Indexed by: Research Article

First Author: Qin,Zhuhuang

Correspondence Author: Li,Qing

Co-author: Huang, Yunhui,Yan, Pengfei,Cao, Rui,Lu, Gang, Shenzhou,Xie, Linfeng,Mao, Jialun,Lai, Jiaoyang,Liu, Xuan,Sathishkumar, Nadaraj,Wu, Qiyan,Li,Jinhui

Journal: Advanced Materials

Affiliation of Author(s): 华中科技大学

Place of Publication: 美国

Document Type: Article

Volume: 36

Issue: 47

Page Number: 2412541

ISSN No.: 1521-4095

Key Words: electrocatalysis; Frank-Kasper C15 phases; hydrogen evolution reaction; intermetallics; proton exchange membrane water electrolyzer

DOI number: 10.1002/adma.202412541

Date of Publication: 2024-09-30

Impact Factor: 27.4

Abstract: Chemical synthesis of unconventional topologically close-packed intermetallic nanocrystals (NCs) remains a considerable challenge due to the limitation of large volume asymmetry between the components. Here, a series of unconventional intermetallic Frank-Kasper C15 phase Ir2M (M = rare earth metals La, Ce, Gd, Tb, Tm) NCs is successfully prepared via a molten-salt assisted reduction method as efficient electrocatalysts for hydrogen evolution reaction (HER).
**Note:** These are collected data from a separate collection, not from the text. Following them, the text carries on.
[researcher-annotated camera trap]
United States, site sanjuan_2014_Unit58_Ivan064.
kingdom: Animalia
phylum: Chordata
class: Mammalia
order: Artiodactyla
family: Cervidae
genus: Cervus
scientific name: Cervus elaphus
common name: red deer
Compared to the disordered counterpart (A1-Ir2Ce), C15-Ir2Ce features higher Ir-Ce coordination number that leads to an electron-rich environment for Ir sites. The C15-Ir2Ce catalyst exhibits excellent and pH-universal HER activity and requires only 9, 16, and 27 mV overpotentials to attain 10 mA cm−2 in acidic, alkaline, and neutral electrolytes, respectively, representing one of the best HER electrocatalysts ever reported. In a proton exchange membrane water electrolyzer, the C15-Ir2Ce cathode achieves an industrial-scale current density of 1 A cm−2 with a remarkably low cell voltage of 1.7 V at 80 °C and can operate stably for 1000 h with a sluggish voltage decay rate of 50 µV h−1. Theoretical investigations reveal that the electron-rich Ir sites intensify the polarization of *H2O intermediate on C15-Ir2Ce, thus lowering the energy barrier of the water dissociation and facilitating the HER kinetics.